The data centre market is evolving quickly against a backdrop of technological progress, but the urgency of tackling climate change cannot be overlooked as this unfolds.
Colm Shorten, senior director of data centres at property consultancy JLL, describes the conflict this represents: “As data centres have grown, they have earned a bad reputation because they’re very power hungry. But as digital transformation and digitisation of our economies continues to grow, we have no choice but to build data centres.”
COP26 successfully raised awareness of climate change and the need for digital assets in general to be more sustainable. Data centres, in particular, are energy-intensive companies that consume 1 percent of global electricity, according to the IEA.
Jeff DeBlock, head of North American direct private infrastructure at manager CBRE Investment Management, says data centres are part of a strong secular growth rate that is expected to be in the double digits for the foreseeable future.
“This growth is occurring at a time when carbon intensity and other ESG concerns matter. To be a good data centre operator involves balancing those needs of cost competitiveness, a good ESG and carbon footprint, low latency and a great service that our clients expect and demand,” he adds. The establishment of the Climate Neutral Data Centre Pact in January 2021 was a game-changer. Industry participants and trade associations of cloud infrastructure services and data centres in Europe committed to achieving climate neutrality by 2030, with the initiative supported by the European Commission.
The pact requires data centres to improve energy efficiency with measurable targets, including buying 100 percent carbon-free energy; focusing on water conservation; reusing, repairing and recycling servers; as well as looking for ways to recycle heat.
Some of the largest players in Europe have now committed to making their data centres climate neutral or net zero by 2030, says Shorten. But, he adds, since the introduction of the pact, progress has been “steady but slow because it’s difficult to get harmonisation between the data centres and the different data centre groups.”
Although most of the big data centres have a goal, very few have a plan, he explains. Meanwhile, “some of the legacy data centres struggle to make net-zero commitments because they don’t have the cash or the bandwidth with the initiatives to be that aggressive. The data centres need time to react, but they also need to be more proactive.”
Performance and reporting
Owners and operators of data centres are increasingly focused on performance against sustainability and ESG risks as much as core financial results. Operators are increasingly measuring and reporting key metrics including power usage efficiency, water usage efficiency and carbon intensity, says Mark Brennan, partner at investment manager Foresight Group.
“These metrics enable the operators to make specific targets and be held accountable to investors for executing against those plans,” he adds. “Data centre operator performance against these sorts of metrics and disclosure of data is feeding through to cost of capital.”
The EU’s Climate Sustainability Reporting Directive (CSRD), which is expected to come into force in early 2024, will also boost the imperative for data centres because it will require all large companies to publish regular reports on their environmental and social impact activities.
“One thing that CSRD brings in is dual materiality,” says Shorten. “So, it’s not only asking how is your business impacting the planet, but also how is the planet impacting your business? It’s never been looked at in this way before.”

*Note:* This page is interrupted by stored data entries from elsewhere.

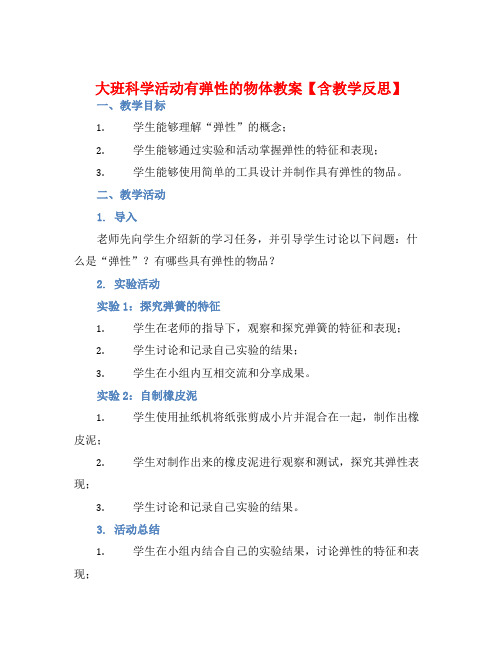 大班科学活动有弹性的物体教案【含教学反思】

一、教学目标

1. 学生能够理解“弹性”的概念；

2. 学生能够通过实验和活动掌握弹性的特征和表现；

3. 学生能够使用简单的工具设计并制作具有弹性的物品。

二、教学活动

1. 导入

老师先向学生介绍新的学习任务，并引导学生讨论以下问题：什么是“弹性”？有哪些具有弹性的物品？

2. 实验活动

实验 1：探究弹簧的特征

1. 学生在老师的指导下，观察和探究弹簧的特征和表现；

2. 学生讨论和记录自己实验的结果；

3. 学生在小组内互相交流和分享成果。

实验 2：自制橡皮泥

1. 学生使用扯纸机将纸张剪成小片并混合在一起，制作出橡皮泥；

2. 学生对制作出来的橡皮泥进行观察和测试，探究其弹性表现；

3. 学生讨论和记录自己实验的结果。

3. 活动总结

1. 学生在小组内结合自己的实验结果，讨论弹性的特征和表现；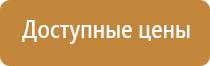 Доступные цены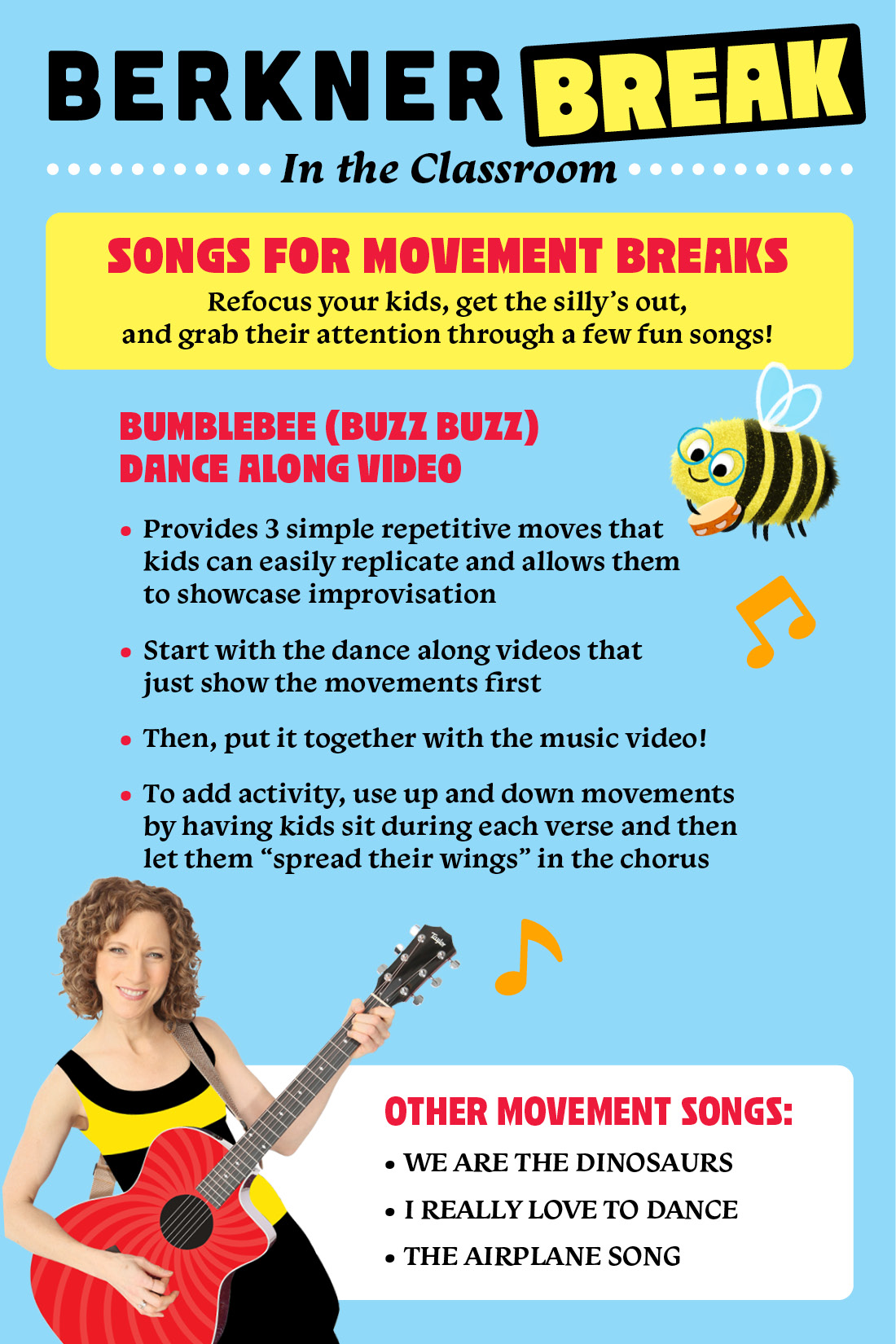 BERKNER BREAK

In the Classroom

SONGS FOR MOVEMENT BREAKS

Refocus your kids, get the silly's out, and grab their attention through a few fun songs!

BUMBLEBEE (BUZZ BUZZ) DANCE ALONG VIDEO

• Provides 3 simple repetitive moves that kids can easily replicate and allows them to showcase improvisation

• Start with the dance along videos that just show the movements first

• Then, put it together with the music video!

• To add activity, use up and down movements by having kids sit during each verse and then let them "spread their wings" in the chorus

Taylor

OTHER MOVEMENT SONGS:

• WE ARE THE DINOSAURS

• I REALLY LOVE TO DANCE

• THE AIRPLANE SONG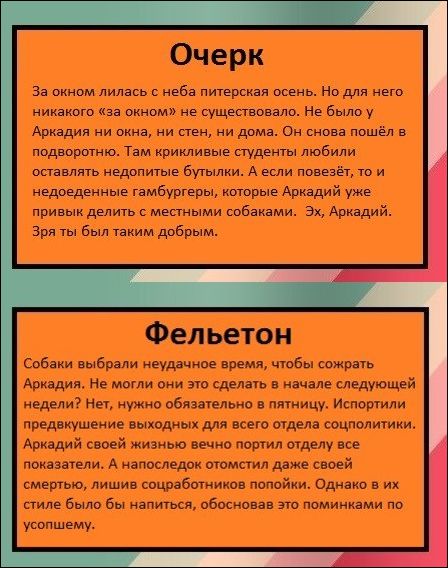 Очерк

За окном лилась с неба питерская осень. Но для него никакого «за окном» не существовало. Не было у Аркадия ни окна, ни стен, ни дома. Он снова пошёл в подворотню. Там крикливые студенты любили оставлять недопитые бутылки. А если повезёт, то и недоеденные гамбургеры, которые Аркадий уже привык делить с местными собаками. Эх, Аркадий. Зря ты был таким добрым.

Фельетон

Собаки выбрали неудачное время, чтобы сожрать Аркадия. Не могли они это сделать в начале следующей недели? Нет, нужно обязательно в пятницу. Испортили предвкушение выходных для всего отдела соцполитики. Аркадий своей жизнью вечно портил отделу все показатели. А напоследок отомстил даже своей смертью, лишив соцработников попойки. Однако в их стиле было бы напиться, обосновав это поминками по усопшему.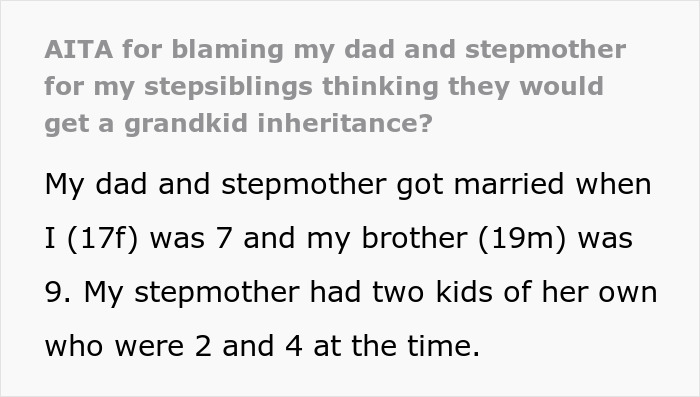 AITA for blaming my dad and stepmother for my stepsiblings thinking they would get a grandkid inheritance?

My dad and stepmother got married when I (17f) was 7 and my brother (19m) was 9. My stepmother had two kids of her own who were 2 and 4 at the time.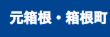 元箱根・箱根町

The CSRD will be mandatory across the EU, unlike the Climate Neutral Data Centre Pact or the iMasons Climate Accord, which are both self-regulatory. Shorten says it will also bring sustainability reporting in line with financial reporting.
Many other methods are being pursued across the data centre industry to reduce carbon emissions and manage climate risk. As Brennan explains, “maximising the amount of power sourced from renewables is an area of particular focus, with most operators targeting 100 percent renewable energy over the medium term. Energy is often procured through power purchase agreements, which have the added benefit of providing some pricing certainty through the contractual structure.”
DeBlock says having a data centre running on renewable power helps end clients achieve their climate-neutral targets. “Here in North America, many of our lowest-cost electricity markets are also powered on 100 percent renewable electricity, and a couple of our data centres are playing into that advantage.”
Edge computing could also be a way to reduce energy consumption because it helps to reduce the physical distance between analysis and storage servers, often through colocation in the same site.
“The operational synergies this brings also support reduced aggregate energy usage for the same tasks, as the total amount of data moving across networks can be reduced,” Brennan says.
Cooling systems used to cool the data centre’s racks of servers consume a lot of energy – around 40 percent of the total energy consumption of these facilities. Increased energy efficiency within cooling systems remains a key focus across the sector, particularly as energy prices have spiked, Brennan adds. “However, of equal focus is the extent to which data centre operators are seeking to optimise and increase the temperatures at which servers themselves can run, thereby reducing the level of cooling required. This has advanced in recent years and should help to reduce the amounts of energy consumed by cooling.”
Looking forward, data centres’ sustainable progress is expected to continue. Shorten predicts that in the next few years, more technological innovation will ensure data centres can operate with greater energy efficiency and contribute to the world’s decarbonisation mission.